CISA boosted efficiency with a binding operational directive, one of several guidances it's issued to improve cybersecurity risk postures governmentwide.
Chris Krebs, DHS, CISA
Chris Krebs speaks April 4, 2019, at the Cybersecurity Leadership Forum presented by Forcepoint and produced by CyberScoop and FedScoop. (CyberScoop)

It once took federal agencies an average of 149 days to patch critical vulnerabilities once they were alerted, but now that number is down to an “impressive” 20 days, says Chris Krebs, head of the Department of Homeland Security’s cybersecurity agency.

The boost in efficiency is due to one of the first binding operational directives the department ever issued, Krebs said Tuesday at the AFCEA Homeland Security Conference in Washington, D.C.

CISA now has a new goal of 15 days to patch, said Krebs, the director of the Cybersecurity and Infrastructure Security Agency. The Department of Homeland Security has had a “great deal of success” improving the cybersecurity risk postures of federal agencies by issuing guidances like BODs and emergency directives, Krebs added. The patch management BOD was issued in 2015, and there have been more than a half-dozen since then.

Those kinds of efforts have ripple effects beyond agencies, he said.


“When the government acts and the government acts publicly, others take heed,” he said. “So this is kind of the Spider-Man problem of ‘with great power comes great responsibility.’”
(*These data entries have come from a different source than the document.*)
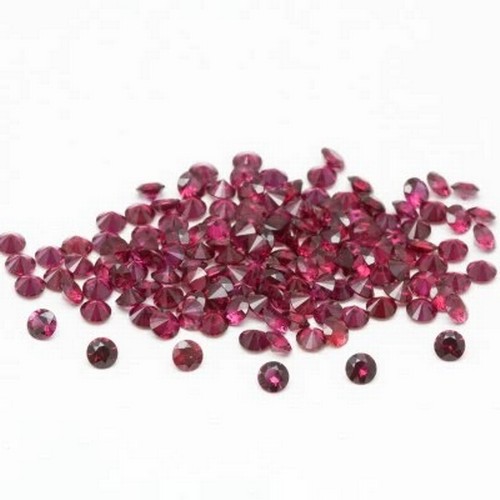 304 - A MELEE OF RUBIES 3,68 CARATS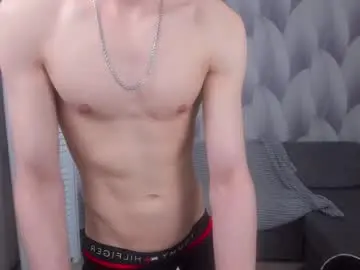 Chaturbate Best live sex cam show of meverik_oushen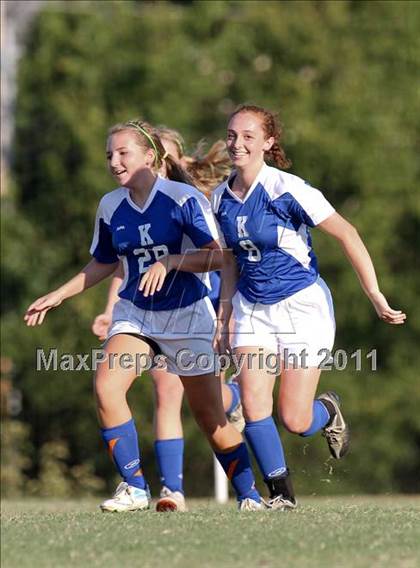 Thumbnail 3 in McMinn County vs. Karns (Bearden Invitational) photogallery.
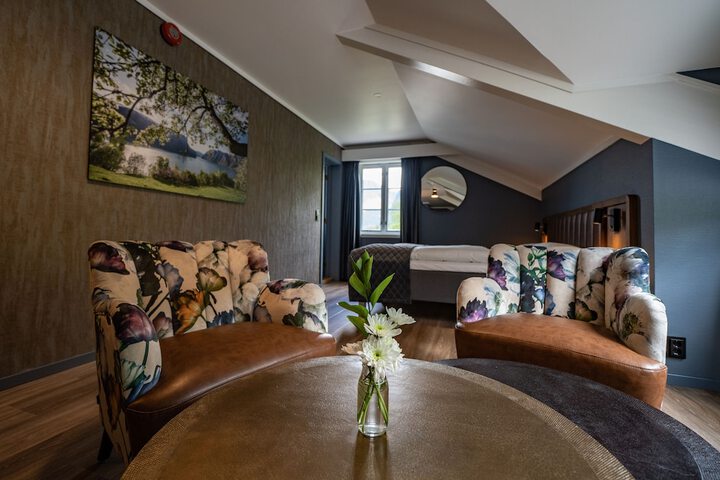 Room 11 of 50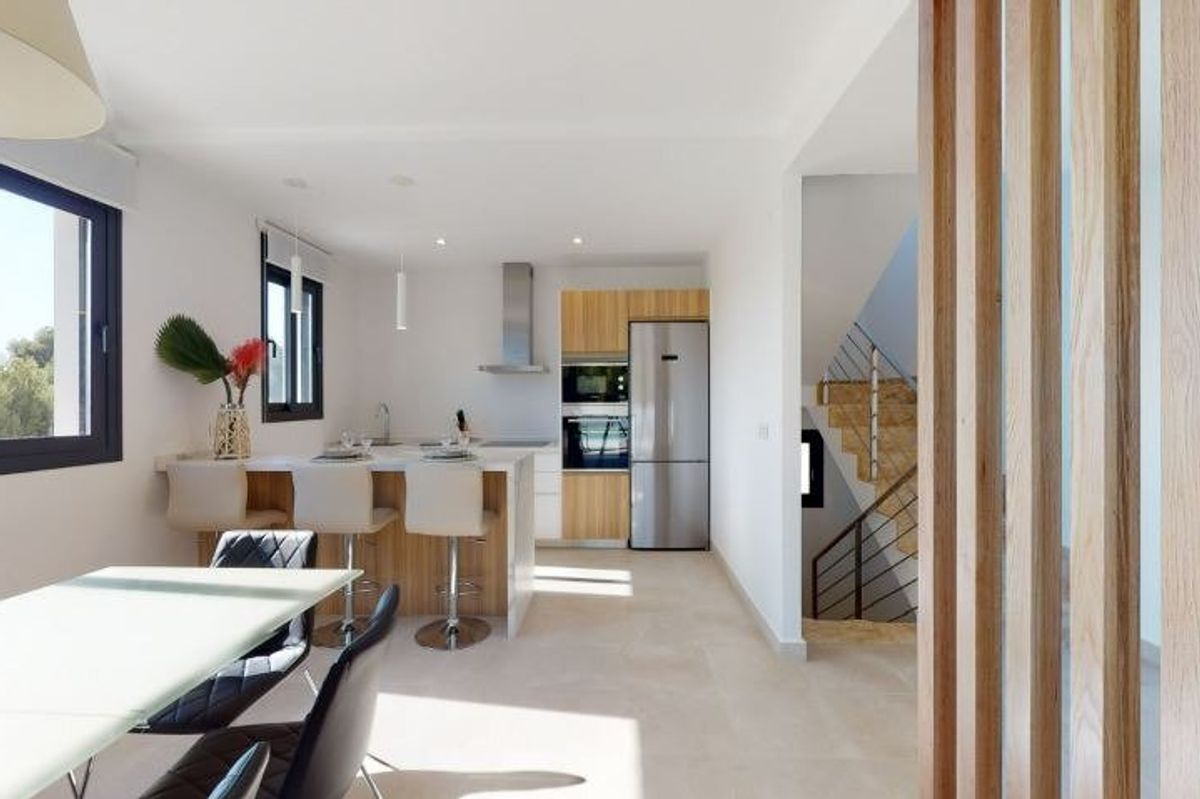 Stijlvolle keuken met modern ontwerp en eetruimte in een villa in La Nucia.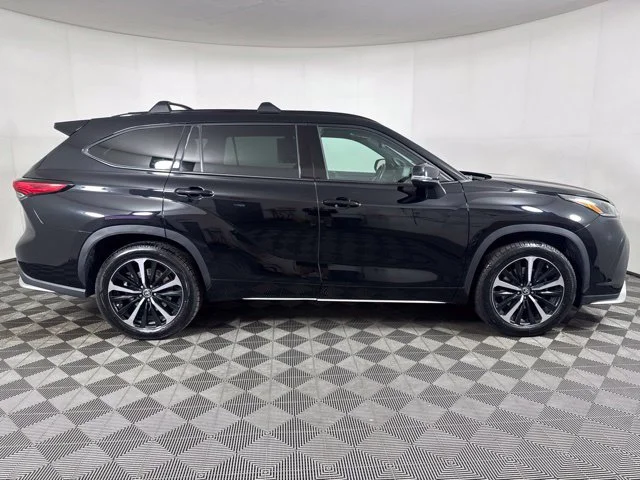 Certified Used 2021 Midnight Black Metallic Toyota XSE image 2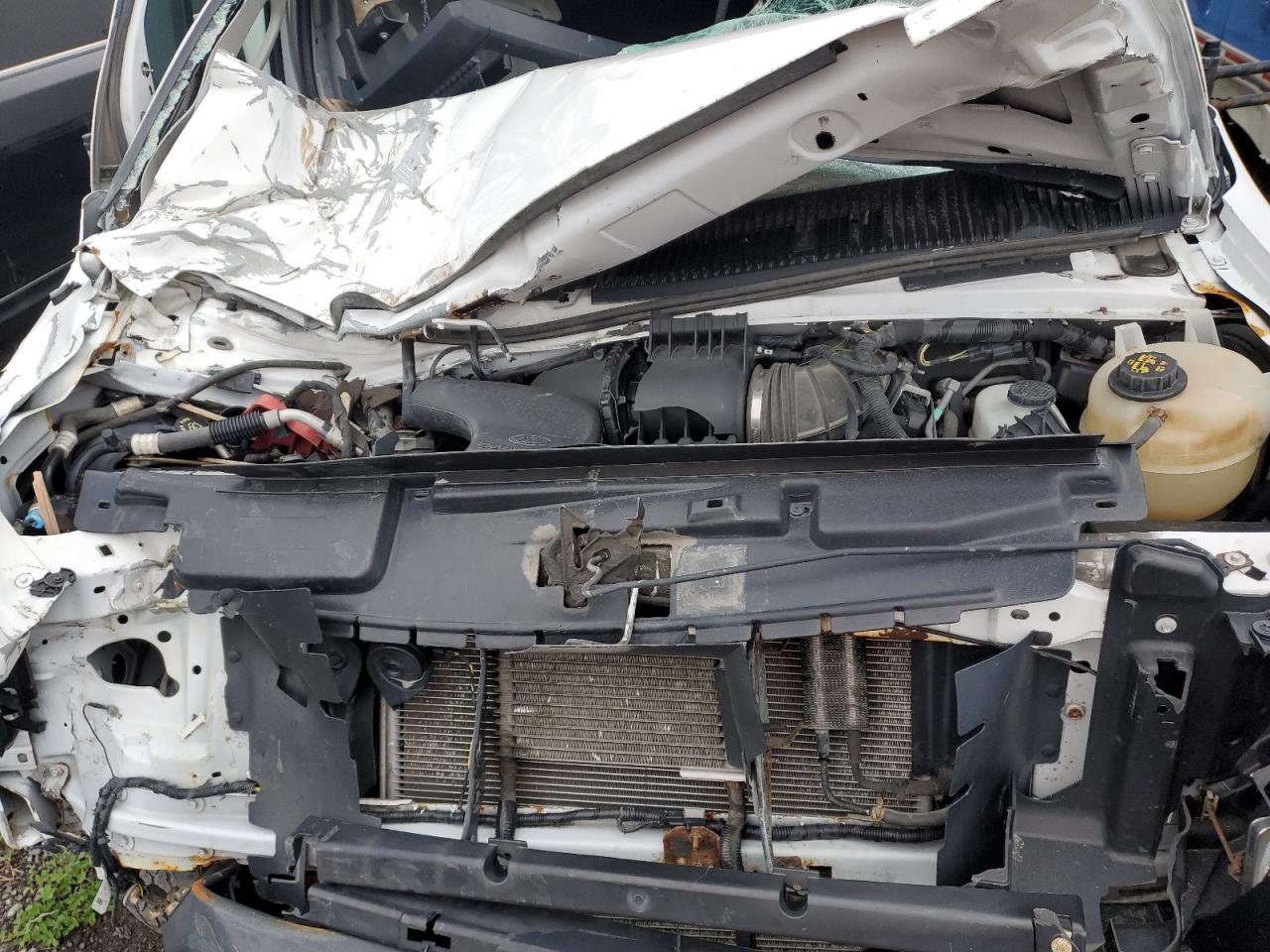 FORD ECONOLINE E450 SUPER DUTY CUTAWAY VAN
During the 35-day government shutdown, CISA issued an emergency directive in response to a global domain name system tampering campaign largely targeting overseas and Middle Eastern governments but with some activity running through the U.S. All federal civilian agencies were required to reset passwords, enable multi-factor authentication, audit domain name system (DNS) records, and look at certificate transparency logs CISA issued.
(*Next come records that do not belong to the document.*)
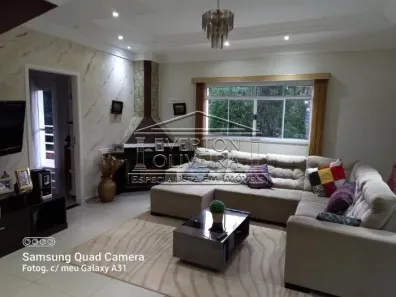 Fazenda/Sítio com 3 Quartos à venda, 270m² no Condomínio Lagoinha, Jacareí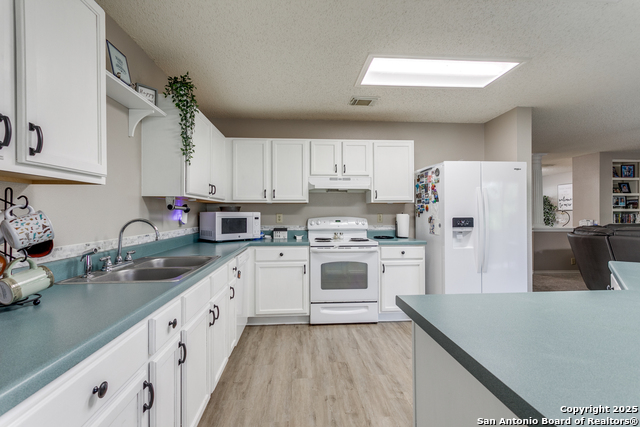 8527 Park Olympia, Universal City, Texas image 6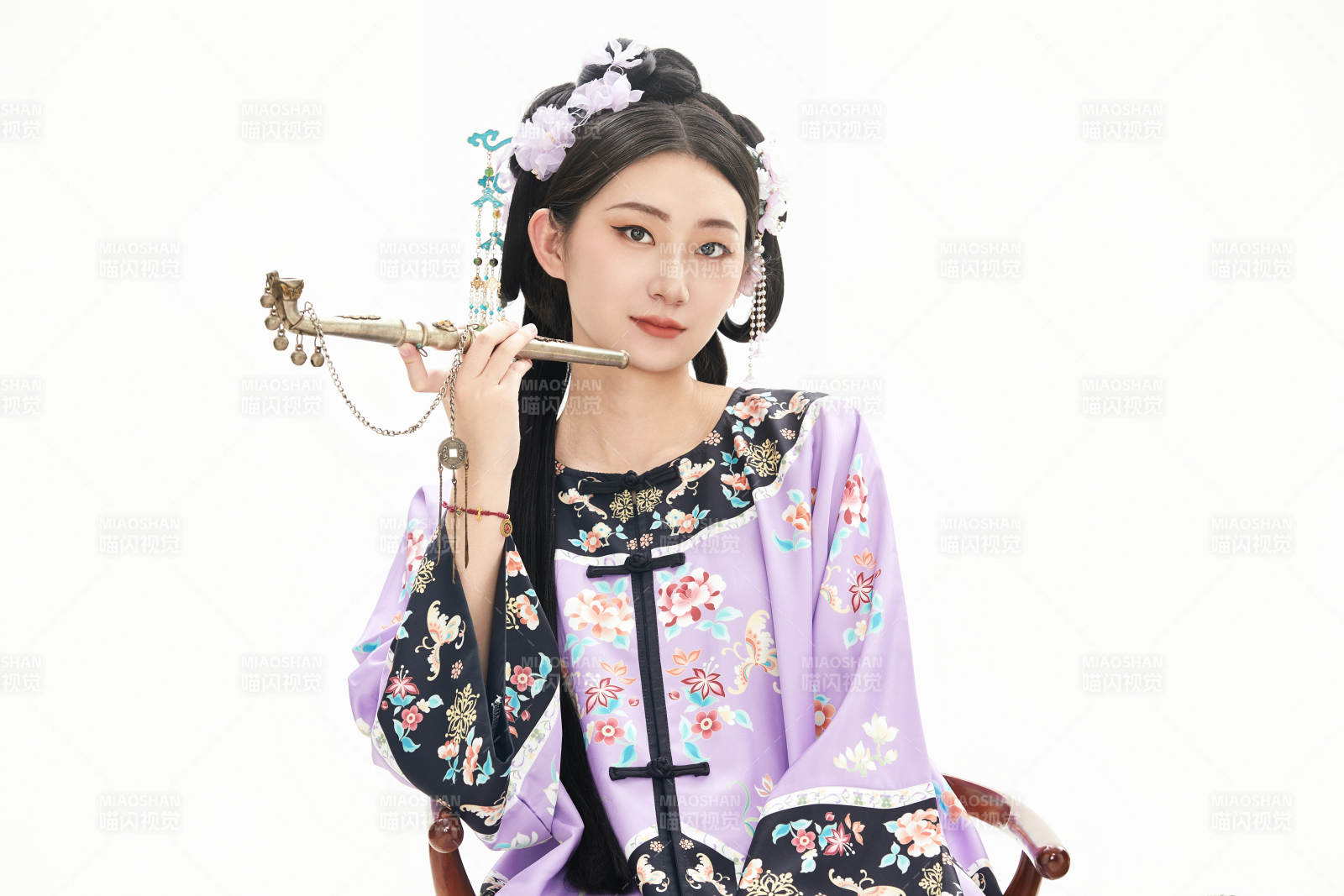 白色背景下穿著中國清朝晚清服飾的少女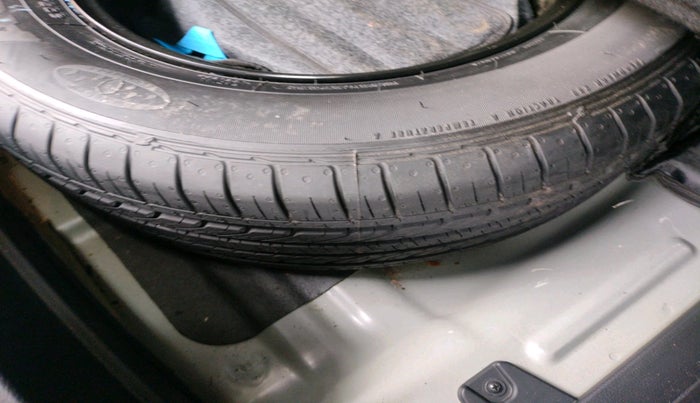 2020 KIA SELTOS HTK PLUS 1.5, Petrol, Manual, 44,407 km, tyre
The first coordination call held during the shutdown had the highest participation of any to that point, Krebs said, and state and local partners like New York City’s chief information security officer followed suit executing the emergency directive.

“This is not the first time we’ve seen binding operational directives or emergency directives, in this case, be taken on by our private sector partners,” he said.

The most well-known is 2017’s Kaspersky Lab BOD, where CISA gave agencies 90 days to remove the Russian cybersecurity providers’ products from their environments and replace them to manage their risk.


“That one went according to plan,” Krebs said.